List the services that, according to the article about Iraq's economy below, the government ministries cannot sufficiently provide.

--- PASSAGE ---
++++++

Originally published September 14, 2007 at 12:00 AM | Page modified September 14, 2007 at 2:08 AM
Close-up
Lack of jobs, services is missing from Iraq discussion
For all this week's fevered rhetoric, endless squabbling over benchmarks and charts and debating troop numbers, a critical piece of the...
The Baltimore Sun
WASHINGTON — For all this week's fevered rhetoric, endless squabbling over benchmarks and charts and debating troop numbers, a critical piece of the Iraq puzzle has gone largely unmentioned: jobs.
President Bush often boasts of past U.S. successes in rebuilding war-ravaged Europe and Korea.
But Iraq, after four years of American occupation and a $44 billion investment by U.S. taxpayers, still has a stagnant economy, dozens of idle factories, dysfunctional government ministries that cannot provide sufficient electricity, clean water or basic health care — and millions of unemployed people.
And that, according to war critics and Pentagon officials, is a recipe for continued conflict in Iraq, no matter how many troops are deployed or withdrawn or how much "reconciliation" is achieved among Baghdad's politicians.

++++++

--- DATA EXCERPTS ---

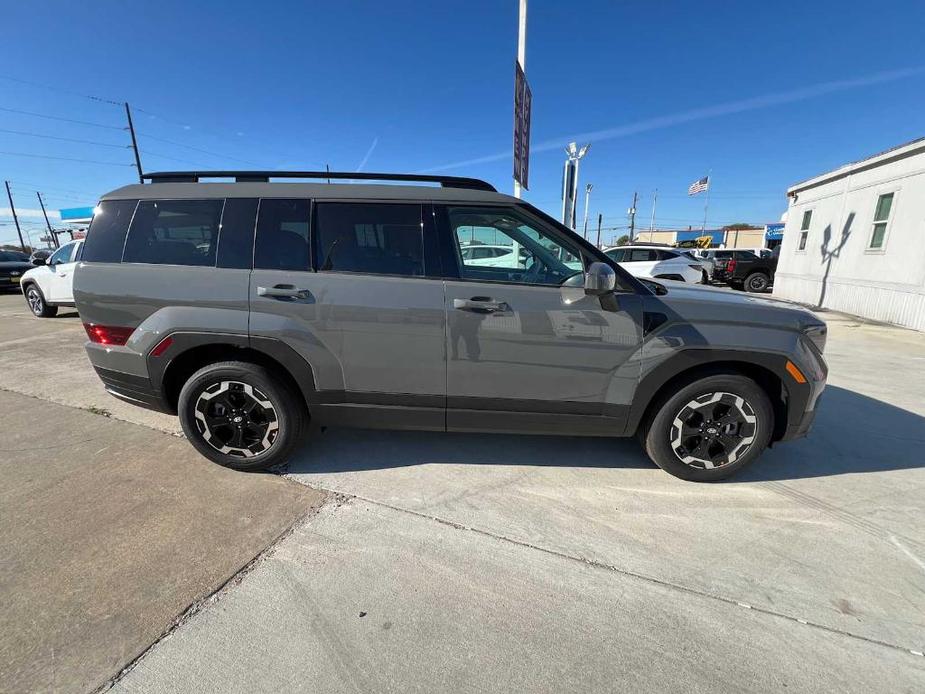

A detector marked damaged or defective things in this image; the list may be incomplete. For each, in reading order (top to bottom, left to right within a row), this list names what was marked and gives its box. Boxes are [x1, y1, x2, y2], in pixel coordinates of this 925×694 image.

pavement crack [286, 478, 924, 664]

++++++

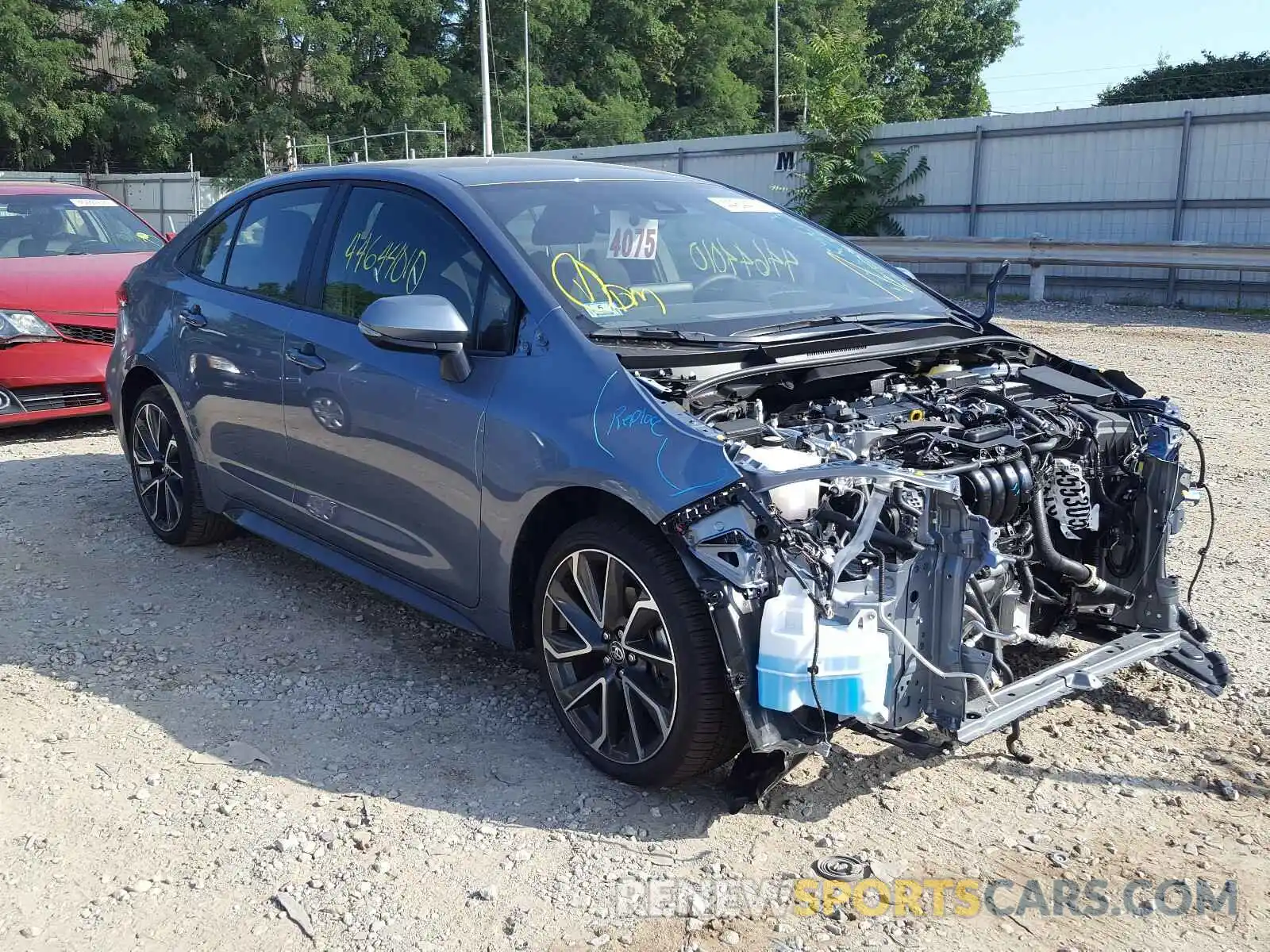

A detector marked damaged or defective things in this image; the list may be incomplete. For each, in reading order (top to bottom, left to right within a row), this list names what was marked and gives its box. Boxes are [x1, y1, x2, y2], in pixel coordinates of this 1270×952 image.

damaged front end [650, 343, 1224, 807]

++++++

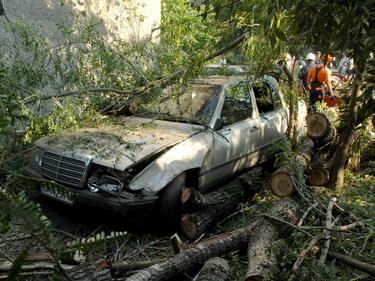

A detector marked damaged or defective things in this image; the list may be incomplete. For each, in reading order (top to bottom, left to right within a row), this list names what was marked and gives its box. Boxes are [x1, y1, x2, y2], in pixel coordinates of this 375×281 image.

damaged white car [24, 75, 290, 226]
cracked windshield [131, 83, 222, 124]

++++++

--- EXERCISE SOLUTION ---
electricity, clean water, basic health care